Why Facebook Is Really Not The Be-All, End-All Marketing Tool

Since starting Tanner Friedman, we have advised our clients and the readers of this blog on the importance of a multiplatform strategy. We believe it becomes more imperative each year to reach target audiences in different ways, as audiences splinter and media habits change.

In recent months, we have seen a new example that should make you take notice. The “new” Facebook has caused new challenges for users that relied, maybe too heavily, on that one platform to drive their business communications.

A case in point is a business that is, quite literally, close to me. My wife’s business, which is completely online, MCP Actions, astoundingly, has more than 90,000 “likes” on Facebook, and growing. But, because of the “new” Facebook, she has actually seen a decrease in website referrals from Facebook.
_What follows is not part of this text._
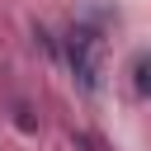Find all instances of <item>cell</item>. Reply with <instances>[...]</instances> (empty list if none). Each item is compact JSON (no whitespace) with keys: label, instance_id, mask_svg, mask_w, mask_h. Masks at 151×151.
<instances>
[{"label":"cell","instance_id":"2","mask_svg":"<svg viewBox=\"0 0 151 151\" xmlns=\"http://www.w3.org/2000/svg\"><path fill=\"white\" fill-rule=\"evenodd\" d=\"M132 85H137L142 99H151V52H146V47L132 57Z\"/></svg>","mask_w":151,"mask_h":151},{"label":"cell","instance_id":"1","mask_svg":"<svg viewBox=\"0 0 151 151\" xmlns=\"http://www.w3.org/2000/svg\"><path fill=\"white\" fill-rule=\"evenodd\" d=\"M99 57H104L99 28H94V24H76V28L66 33V61H71V76H76V85H80L85 94L99 90V71H104Z\"/></svg>","mask_w":151,"mask_h":151}]
</instances>
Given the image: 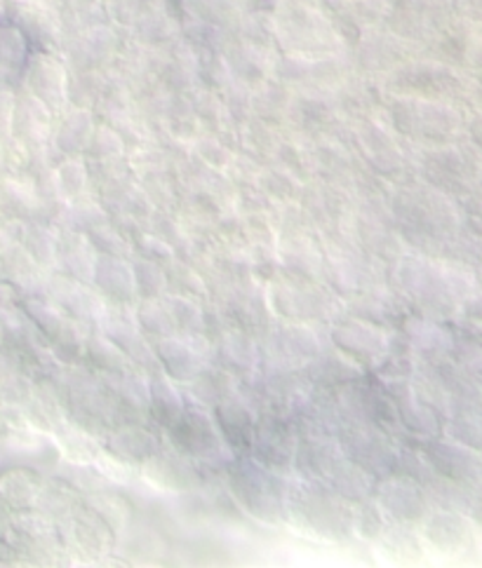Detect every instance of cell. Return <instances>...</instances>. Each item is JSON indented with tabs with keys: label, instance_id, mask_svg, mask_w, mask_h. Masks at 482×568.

How can that be? Facebook doesn’t let you see everything you have “liked” or all of your “friends” in your news feed regularly. It prioritizes them for you, based on your interactions on their site. If you have passively read content from a person or business you elected to hear from, rather than interacted with it somehow (a comment, a status “like,” etc.), it’s less likely you’ll see them show up in your news feed now. So, for heavy Facebook users, chances are you aren’t seeing content from dozens (or more) of pages you opted-in to view.

So what’s a marketer to do? Continue on Facebook, and everywhere else that’s successful, but also invest time and resources into platforms that you can more fully control. MCP has spent more time in recent months on its e-newsletter and blog, where my wife can more directly reach customers without Facebook’s algorithms or filters. That has helped keep business results stronger than an overreliance on Facebook would have been.

Social Media is not the perfect business development tool that the self-proclaimed “experts” and “gurus” will have you believe. Facebook, in particular, can be a way – one way – of communicating messages and telling stories. But, like every other platform, it is changing fast and those changes may not always work to your advantage. This is another reminder that when investing in communications, like with financial investment, having a “diverse portfolio” can protect against risk.